Understandably, stores are concerned about the potential risk of accepting counterfeit grocery coupons. In 2003 there were several counterfeit coupons that were redeemed at stores before stores realized they were counterfeit, costing the stores thousands of dollars. However, the legitimate printable coupon websites (such as the ones listed in this site's Printable Grocery Coupon section) have security measures in place to help prevent potential abuse or fraud.
What are shoppers to do if their store(s) does not accept their legitimate printed grocery coupons? Tilley suggests that shoppers write or email the customer service contacts for their stores, which are easily found on the stores' websites. Ask for a written statement of the stores' printable coupon policy.
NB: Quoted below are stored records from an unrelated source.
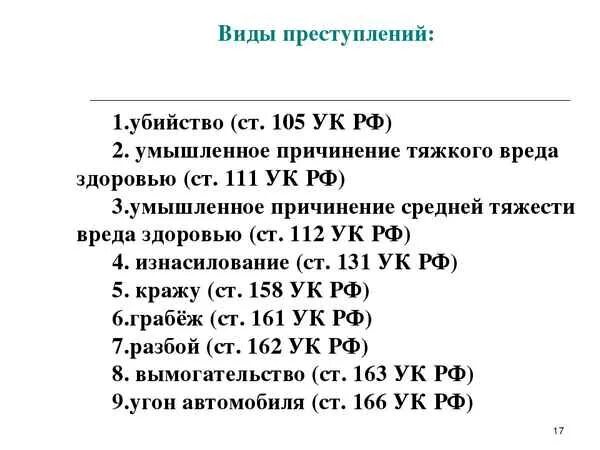 Виды преступлений по уголовному кодексу РФ. Статьи тяжких преступлений УК РФ список. 226.1 ч 1 ук рф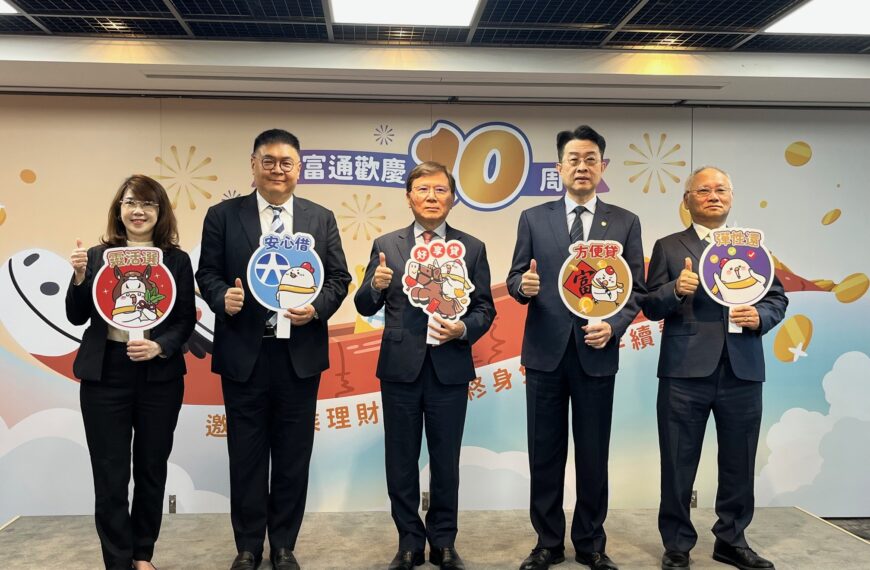 台灣新聞通訊社-基富通攜手元大證金 推基金借貸服務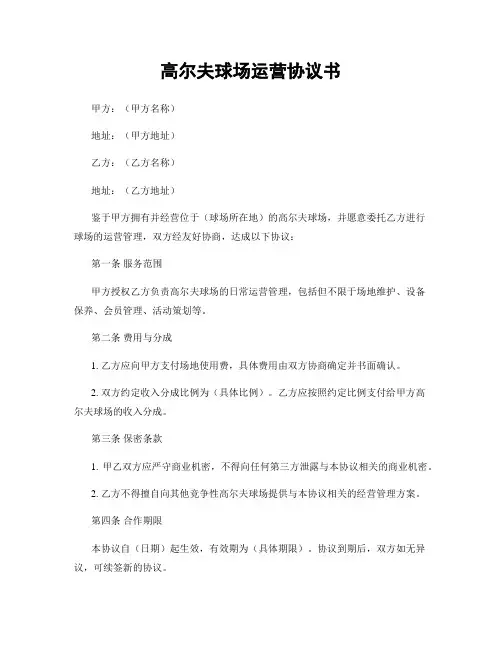 高尔夫球场运营协议书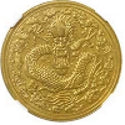 Chinese dragon coin should be a roaring $97,000 success at Spink's auction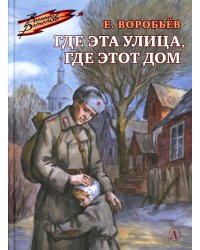 Где эта улица, где этот дом (Военное детство)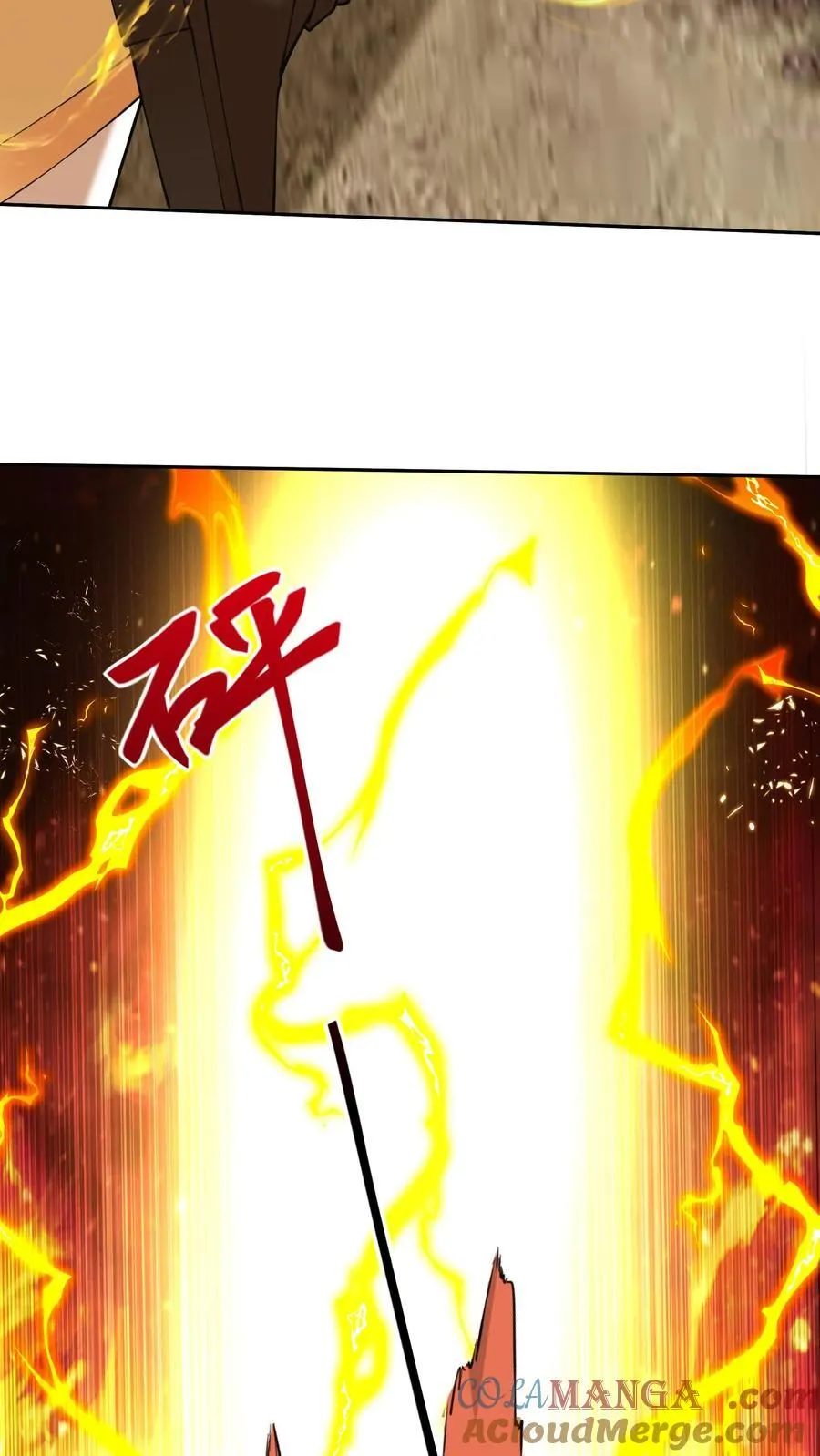第69话 突出重围 第46页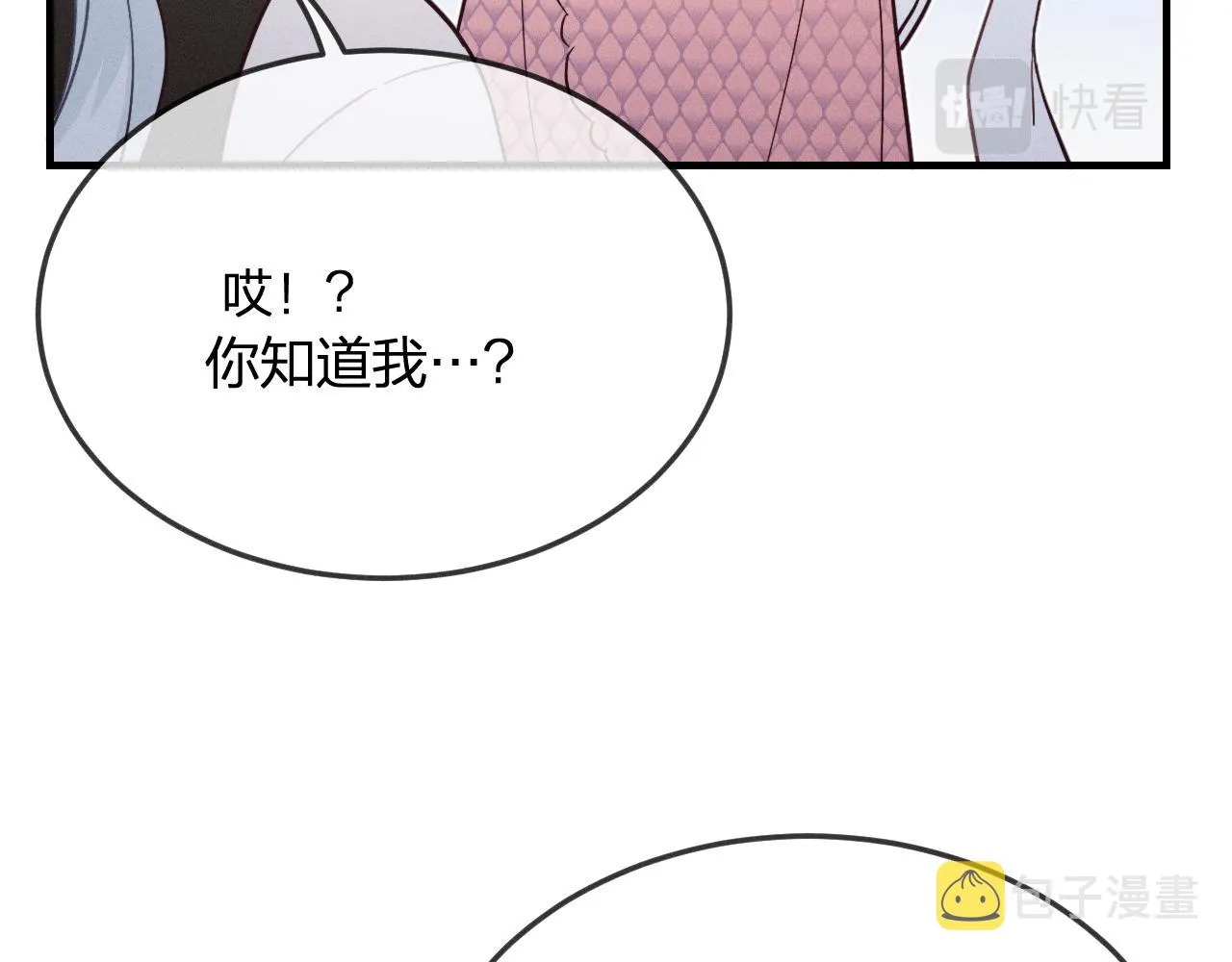 第76话 白狼又有了家 第103页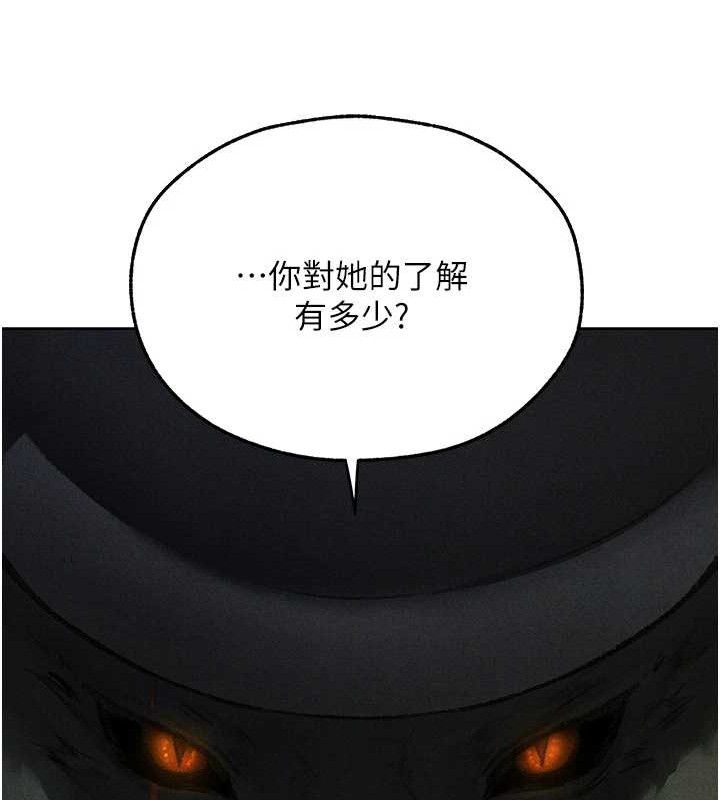 異界獵妻人，第95話-勇闖巨乳女王所在地，第 65 页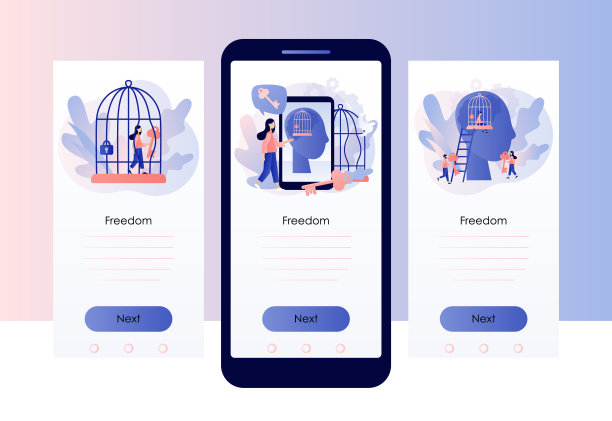 自由的概念。监狱的心理。内心的监狱。小人们走出笼子。Сomfort区隐喻。屏幕模板的移动，智能手机应用程序。现代平卡通风格。矢量图图片下载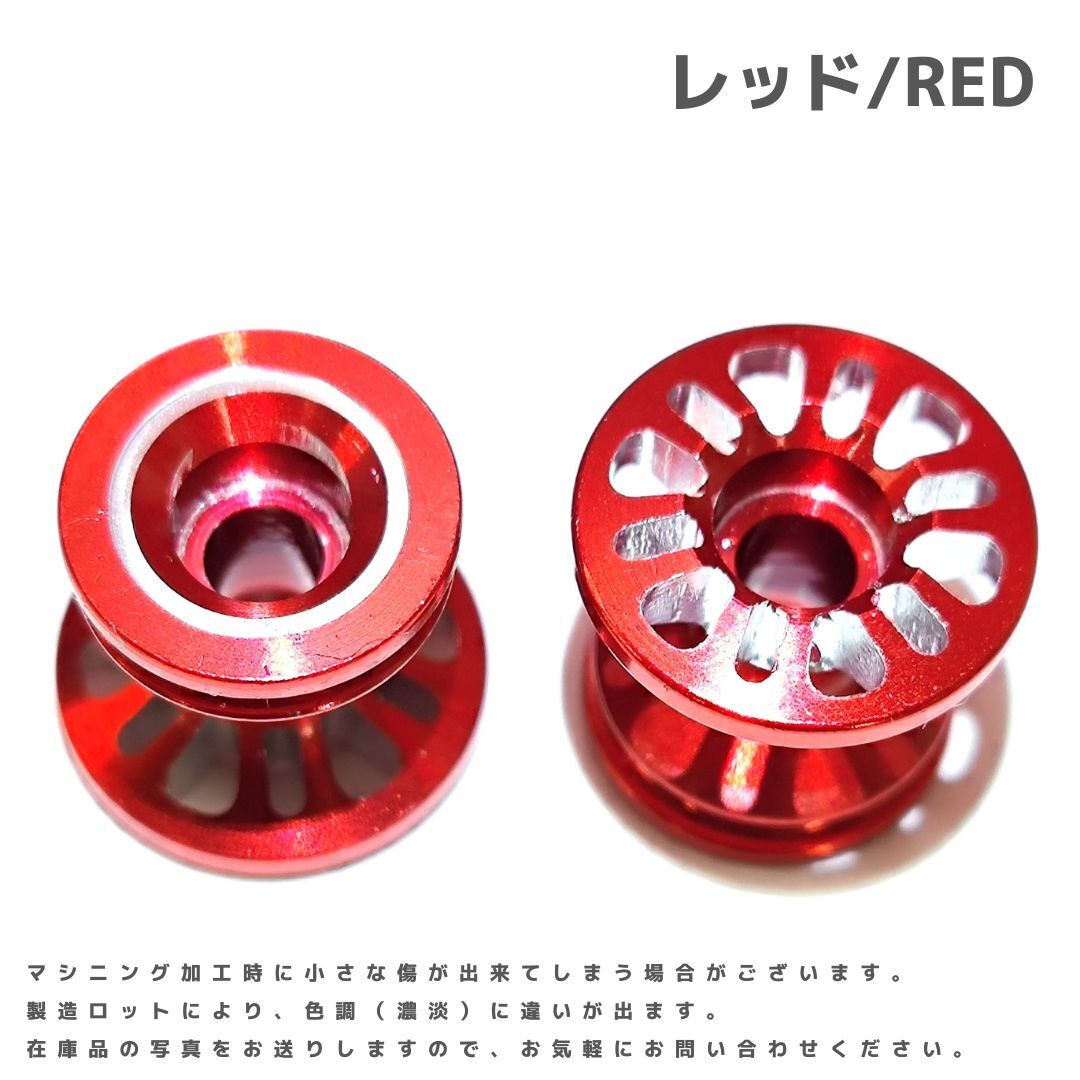 【RING】CNC加工 ゴムリング付 2段アルミローラーセット(13-12mm)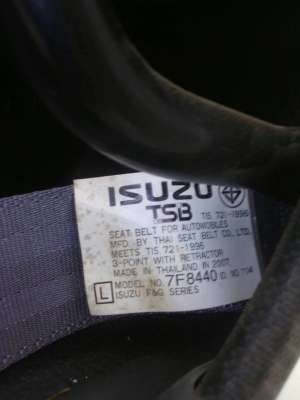 ขายรถ 18 ล้อดัมพ์แม่-ลูก ISUZU DECA 270 แรงม้าปี 2551 หางดัมพ์ 2 คาน ราคา 2350000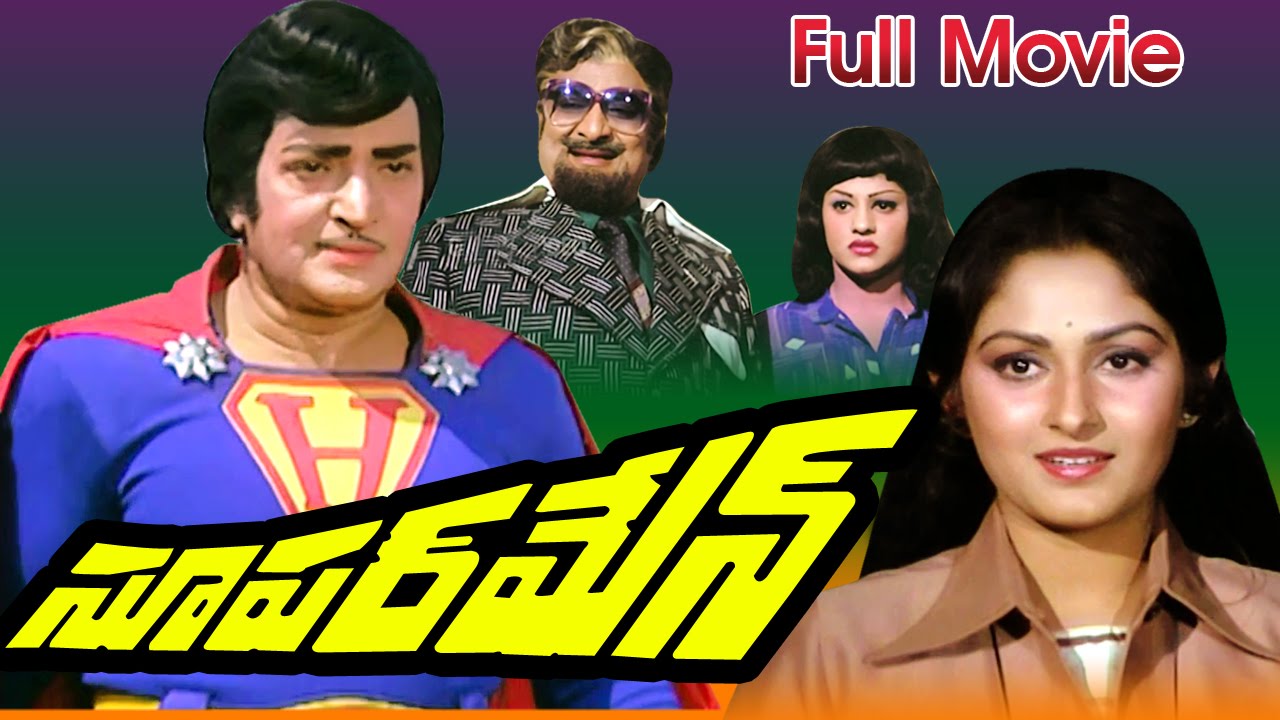 Superman Telugu Movie || N. T. Rama Rao, Jayapradha || Ganesh Videos
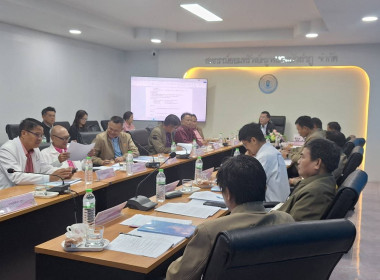ร่วมประชุมคณะกรรมการดำเนินการสหกรณ์ออมทรัพย์ครูหนองบัวลำภู ... พารามิเตอร์รูปภาพ 1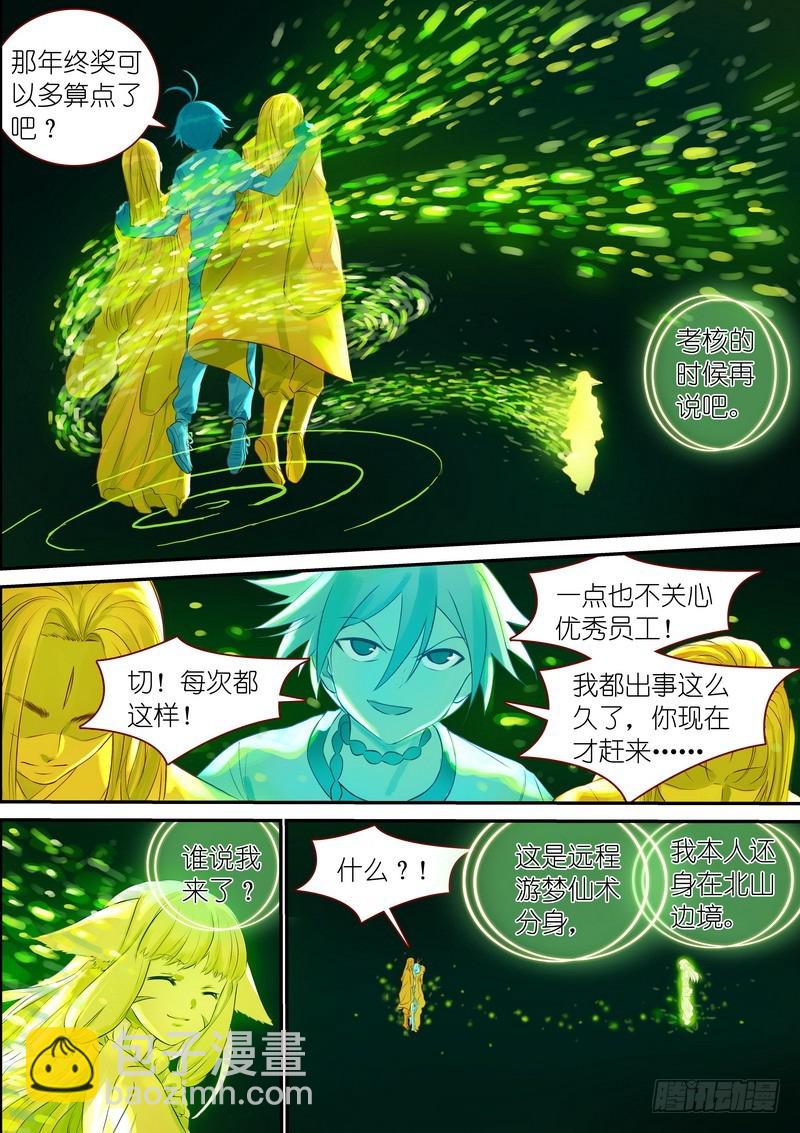 🍹狐妖小红娘 总325·最强绿色 第3页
Assuming it is positive, print that statement and show it to your stores' managers to reinforce their own companies' policies. I have also found these tips to help get my coupons accepted:
By the way, after speaking with the manager, the cashier did accept my legitimate coupons.
I took Tilley's advice and emailed Wal-Mart headquarters since I frequently hear from site users that their local Wal-Mart store will not accept their legitimate printed grocery coupons. I was pleased to receive this prompt response. I would encourage shoppers to take the same approach to help convince their own stores' managers to accommodate their coupon use.
This is the exact email I received from Wal-Mart's customer service department answering the question I posed, "What is your policy regarding the acceptance of coupons printed from a home computer?"
Wal-Mart Stores can accept coupons that are available on the internet for customers to print from their home computers. The following are guidelines for the stores for accepting internet coupons:
- The coupon should be legible and say "Manufacturer Coupon". There should be a valid remit address for the manufacturer, to ensure the coupon can be processed for payment.
- The coupon should have a scan-able bar code.
- The coupon should have an expiration date.
- The coupon cannot be a photocopy.
- The limit is one coupon per item, per Customer.
- A Salaried Manager can refuse to accept a coupon if it does not meet any or all of these guidelines.